日本産の「米」を世界の食卓へ 中国への輸出拡大交渉が進展

二階 俊博

 昨年12月末、私は6日間にわたり「日中与党交流協議会」に参加するため、中国の福建省と北京を訪問致しました。訪問団には自民党から国会議員18名と公明党から井上義久幹事長を筆頭に5名の国会議員が参加しました。また、和歌山県の仁坂吉伸知事や三重県の鈴木英敬知事にもご同行頂きました。
 日中関係は昨年の5月を境に大きく流れが変わり、厳しい関係が暫く続きましたが、両国の努力の結果、「春暖」の時を迎えたといえます。私は昨年2度北京を訪問しましたが、いずれも習近平国家主席と直接会談を行い、率直な意見交換ができました。日中関係の改善は、緊迫する北朝鮮情勢を考えたとき、非常に重要であることは当然ですが、経済面でも中国市場で経済活動を続ける日本の民間企業や、中国人観光客が多く訪問する全国の自治体関係者にとって朗報であるといえます。
 昨年末の訪中に際し「春暖」を象徴するかの様に、これまで政府間において全く進展が見られなかった問題が動き始めました。日本産の「米」の中国向け輸出拡大です。中国は日本の生産量の約20倍にあたる1億トン以上の年間消費量を誇る巨大市場を抱えます。一方日本では、高品質ながら年々消費量が減り続けており、日本の米農家にとって中国への輸出拡大は悲願でもあります。しかしながら、この問題は日中関係の悪化に伴い、完全に暗礁に乗り上げ、解決の糸口すら掴めない状態が長く続いて来ました。

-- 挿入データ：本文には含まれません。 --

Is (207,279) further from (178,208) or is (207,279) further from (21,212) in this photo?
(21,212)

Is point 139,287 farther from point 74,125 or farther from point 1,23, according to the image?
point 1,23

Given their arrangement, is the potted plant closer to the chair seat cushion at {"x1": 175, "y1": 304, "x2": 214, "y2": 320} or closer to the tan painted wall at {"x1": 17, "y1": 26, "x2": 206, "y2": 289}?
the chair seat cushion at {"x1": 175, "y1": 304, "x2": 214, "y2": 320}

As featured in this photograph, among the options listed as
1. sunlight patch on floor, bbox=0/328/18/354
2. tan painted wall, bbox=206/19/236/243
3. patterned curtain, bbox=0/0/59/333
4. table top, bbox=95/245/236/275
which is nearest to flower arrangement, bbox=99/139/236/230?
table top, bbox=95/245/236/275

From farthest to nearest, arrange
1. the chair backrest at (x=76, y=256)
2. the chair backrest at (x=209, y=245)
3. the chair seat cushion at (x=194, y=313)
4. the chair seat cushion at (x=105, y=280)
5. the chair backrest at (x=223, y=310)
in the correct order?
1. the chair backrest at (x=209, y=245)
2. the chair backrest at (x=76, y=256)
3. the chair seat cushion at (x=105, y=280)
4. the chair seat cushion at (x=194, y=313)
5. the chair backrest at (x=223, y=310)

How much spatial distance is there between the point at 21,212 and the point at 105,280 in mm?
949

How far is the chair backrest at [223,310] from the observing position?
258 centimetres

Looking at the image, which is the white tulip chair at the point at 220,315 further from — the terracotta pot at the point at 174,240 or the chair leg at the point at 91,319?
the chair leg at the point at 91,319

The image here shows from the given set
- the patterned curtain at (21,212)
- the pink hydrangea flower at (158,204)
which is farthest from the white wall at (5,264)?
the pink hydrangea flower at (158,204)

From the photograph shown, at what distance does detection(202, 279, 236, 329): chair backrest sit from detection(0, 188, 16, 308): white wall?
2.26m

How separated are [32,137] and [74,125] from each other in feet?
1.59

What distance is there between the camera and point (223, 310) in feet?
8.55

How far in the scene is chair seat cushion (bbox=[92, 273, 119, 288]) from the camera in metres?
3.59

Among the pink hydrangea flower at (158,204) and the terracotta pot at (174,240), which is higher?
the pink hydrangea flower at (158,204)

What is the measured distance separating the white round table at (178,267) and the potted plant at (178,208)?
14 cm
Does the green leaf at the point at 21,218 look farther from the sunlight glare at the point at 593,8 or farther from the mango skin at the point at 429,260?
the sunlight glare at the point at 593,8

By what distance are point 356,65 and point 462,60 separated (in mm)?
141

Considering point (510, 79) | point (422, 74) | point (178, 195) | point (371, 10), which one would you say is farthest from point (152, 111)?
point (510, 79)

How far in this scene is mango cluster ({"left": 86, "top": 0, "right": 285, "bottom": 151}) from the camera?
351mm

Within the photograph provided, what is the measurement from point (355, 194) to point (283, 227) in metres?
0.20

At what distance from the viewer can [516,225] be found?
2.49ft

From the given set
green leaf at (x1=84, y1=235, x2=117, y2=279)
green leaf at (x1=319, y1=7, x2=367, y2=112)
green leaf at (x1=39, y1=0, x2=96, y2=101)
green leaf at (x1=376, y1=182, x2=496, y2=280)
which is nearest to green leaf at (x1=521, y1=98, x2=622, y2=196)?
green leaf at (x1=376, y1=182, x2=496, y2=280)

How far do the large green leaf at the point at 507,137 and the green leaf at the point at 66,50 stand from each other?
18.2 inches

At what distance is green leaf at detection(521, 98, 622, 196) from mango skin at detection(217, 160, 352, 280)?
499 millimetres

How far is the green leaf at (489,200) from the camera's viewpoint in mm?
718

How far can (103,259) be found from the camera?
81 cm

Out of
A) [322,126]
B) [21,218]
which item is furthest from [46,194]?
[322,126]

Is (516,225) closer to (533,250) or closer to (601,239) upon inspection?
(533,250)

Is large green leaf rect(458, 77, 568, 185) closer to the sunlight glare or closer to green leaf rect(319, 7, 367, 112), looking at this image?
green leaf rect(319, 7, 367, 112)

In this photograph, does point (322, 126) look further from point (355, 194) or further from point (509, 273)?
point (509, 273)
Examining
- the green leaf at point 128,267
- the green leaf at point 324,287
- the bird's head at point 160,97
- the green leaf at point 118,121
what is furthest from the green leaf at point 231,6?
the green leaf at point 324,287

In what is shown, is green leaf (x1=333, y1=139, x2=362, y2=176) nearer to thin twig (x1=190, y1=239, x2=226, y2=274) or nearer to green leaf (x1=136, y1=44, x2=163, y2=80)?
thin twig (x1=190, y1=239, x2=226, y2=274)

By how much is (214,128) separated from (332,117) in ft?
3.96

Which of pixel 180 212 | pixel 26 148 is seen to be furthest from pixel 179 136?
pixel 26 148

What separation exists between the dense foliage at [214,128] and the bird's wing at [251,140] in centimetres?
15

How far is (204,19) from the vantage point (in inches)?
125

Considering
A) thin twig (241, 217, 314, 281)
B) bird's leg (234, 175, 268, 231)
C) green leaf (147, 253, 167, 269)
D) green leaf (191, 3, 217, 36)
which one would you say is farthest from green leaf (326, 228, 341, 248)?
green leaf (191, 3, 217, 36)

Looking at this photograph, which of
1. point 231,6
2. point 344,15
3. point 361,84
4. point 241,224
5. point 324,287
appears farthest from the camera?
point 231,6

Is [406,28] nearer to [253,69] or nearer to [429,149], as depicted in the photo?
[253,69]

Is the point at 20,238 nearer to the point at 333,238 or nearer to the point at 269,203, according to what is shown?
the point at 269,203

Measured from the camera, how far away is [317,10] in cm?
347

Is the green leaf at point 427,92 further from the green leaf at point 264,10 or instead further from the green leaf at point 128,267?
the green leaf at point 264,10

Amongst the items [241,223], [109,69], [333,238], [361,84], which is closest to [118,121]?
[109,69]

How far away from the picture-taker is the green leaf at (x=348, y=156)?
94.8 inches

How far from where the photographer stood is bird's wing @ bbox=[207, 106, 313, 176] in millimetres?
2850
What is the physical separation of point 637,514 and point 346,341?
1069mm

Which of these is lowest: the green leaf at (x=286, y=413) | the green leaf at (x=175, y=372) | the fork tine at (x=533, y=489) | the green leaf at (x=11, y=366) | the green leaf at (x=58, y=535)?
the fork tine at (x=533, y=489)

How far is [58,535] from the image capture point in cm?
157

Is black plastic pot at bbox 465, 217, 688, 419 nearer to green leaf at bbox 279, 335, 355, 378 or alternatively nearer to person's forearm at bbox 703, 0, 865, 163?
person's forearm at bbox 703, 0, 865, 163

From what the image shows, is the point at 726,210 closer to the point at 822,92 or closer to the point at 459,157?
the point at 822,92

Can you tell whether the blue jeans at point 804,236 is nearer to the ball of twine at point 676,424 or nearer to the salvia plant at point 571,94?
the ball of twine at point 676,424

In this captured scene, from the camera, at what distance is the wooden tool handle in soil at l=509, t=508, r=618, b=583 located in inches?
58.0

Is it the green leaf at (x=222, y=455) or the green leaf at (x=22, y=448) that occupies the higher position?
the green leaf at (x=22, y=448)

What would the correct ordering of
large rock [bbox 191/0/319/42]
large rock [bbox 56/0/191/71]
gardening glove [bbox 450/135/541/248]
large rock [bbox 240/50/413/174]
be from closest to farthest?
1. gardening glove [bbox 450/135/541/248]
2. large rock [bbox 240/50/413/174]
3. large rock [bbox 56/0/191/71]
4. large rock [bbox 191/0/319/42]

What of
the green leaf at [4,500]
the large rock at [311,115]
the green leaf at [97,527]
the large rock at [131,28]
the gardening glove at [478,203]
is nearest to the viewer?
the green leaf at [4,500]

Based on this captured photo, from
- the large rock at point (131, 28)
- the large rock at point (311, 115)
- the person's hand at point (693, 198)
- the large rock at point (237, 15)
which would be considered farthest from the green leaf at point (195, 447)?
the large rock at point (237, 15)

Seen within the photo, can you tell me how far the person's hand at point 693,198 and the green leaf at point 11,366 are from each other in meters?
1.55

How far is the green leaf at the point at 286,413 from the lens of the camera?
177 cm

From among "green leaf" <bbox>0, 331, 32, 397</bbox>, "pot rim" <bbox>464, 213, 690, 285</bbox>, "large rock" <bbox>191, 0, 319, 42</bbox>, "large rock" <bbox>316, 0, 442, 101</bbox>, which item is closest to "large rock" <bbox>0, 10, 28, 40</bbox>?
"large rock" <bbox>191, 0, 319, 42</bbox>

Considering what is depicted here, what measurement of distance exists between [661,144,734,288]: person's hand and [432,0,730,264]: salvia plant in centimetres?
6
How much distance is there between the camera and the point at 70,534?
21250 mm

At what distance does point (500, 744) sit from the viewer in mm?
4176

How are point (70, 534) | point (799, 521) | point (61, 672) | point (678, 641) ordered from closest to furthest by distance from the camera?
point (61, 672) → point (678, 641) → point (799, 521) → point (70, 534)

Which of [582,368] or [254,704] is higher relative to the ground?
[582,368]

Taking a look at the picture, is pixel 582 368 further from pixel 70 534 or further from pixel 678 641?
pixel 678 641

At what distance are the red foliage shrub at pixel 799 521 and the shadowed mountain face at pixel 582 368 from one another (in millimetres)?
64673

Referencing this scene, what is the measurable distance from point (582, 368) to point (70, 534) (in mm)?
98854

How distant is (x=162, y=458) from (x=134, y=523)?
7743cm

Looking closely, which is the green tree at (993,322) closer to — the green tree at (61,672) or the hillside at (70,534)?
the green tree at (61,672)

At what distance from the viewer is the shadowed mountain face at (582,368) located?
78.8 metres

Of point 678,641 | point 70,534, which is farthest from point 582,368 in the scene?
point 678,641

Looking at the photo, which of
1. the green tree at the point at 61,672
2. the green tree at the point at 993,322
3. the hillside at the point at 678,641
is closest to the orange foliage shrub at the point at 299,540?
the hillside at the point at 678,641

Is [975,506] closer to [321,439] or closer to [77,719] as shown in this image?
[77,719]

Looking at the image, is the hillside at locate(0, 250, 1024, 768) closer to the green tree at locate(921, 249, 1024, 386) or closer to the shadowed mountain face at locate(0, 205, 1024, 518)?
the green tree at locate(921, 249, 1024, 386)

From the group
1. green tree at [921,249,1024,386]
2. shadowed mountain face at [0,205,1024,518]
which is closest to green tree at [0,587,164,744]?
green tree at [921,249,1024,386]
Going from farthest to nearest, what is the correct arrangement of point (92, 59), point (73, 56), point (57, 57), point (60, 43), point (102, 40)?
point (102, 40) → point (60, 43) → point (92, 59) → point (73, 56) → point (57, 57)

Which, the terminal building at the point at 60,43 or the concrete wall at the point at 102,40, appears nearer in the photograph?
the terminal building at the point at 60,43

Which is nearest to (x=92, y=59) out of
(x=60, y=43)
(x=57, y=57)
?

 私は安倍総理に相談の上、昨年5月の訪中時にこの問題の責任者である中国政府高官(閣僚級)に初めて面会を申し込みました。これまで、日本政府が交渉を要求しても全く応じて来ませんでしたが、この時は中国側も要請に応じ、交渉をスタートさせました。それ以降、日本側は農林水産省と外務省がプロジェクトチームを立ち上げ事務レベルの往来を繰り返し行ってまいりました。再び、昨年末の訪中の最終日、私を帰国直前に昼食に招待してくれたのは、5月に交渉を始めた政府高官でした。私はその際のやり取りの中で、中国側の誠意ある対応を感じ、そう遠くないうちにこの問題は大きく前進する確信を得ました。またその席上、先方から、東日本大震災以降、中国へ輸出規制対象とされている、福島県周辺の10都県の日本産食品について、段階的な規制の撤廃や緩和に向けて本格的に協議する意向が示されました。この事は、震災からの復興に取り組む、現場の生産者の皆さまに大きな勇気を与えるニュースとなりました。
 本年は日中平和友好条約が締結され40年目を迎えます。この間、世界情勢は大きく変化し、もはや日中関係は単なる二国間の関係ではなく、世界中が注目する関係へと進化しています。私たちは常に長期的展望を持って、共に未来を創る努力を続けなければなりません。
 今や、全国各地で中国を含め多くの外国人観光客をお迎えする時代となりました。是非、日本人のおもてなしの心と文化や風習を体験して頂きたいと思います。中でも、「和食」に代表される食文化は日本の「誇り」でもあります。世界中に「和」の心が「通う」ことを願い、世界の食卓に日本のおいしい米が届くよう全力を尽くしたいと思います。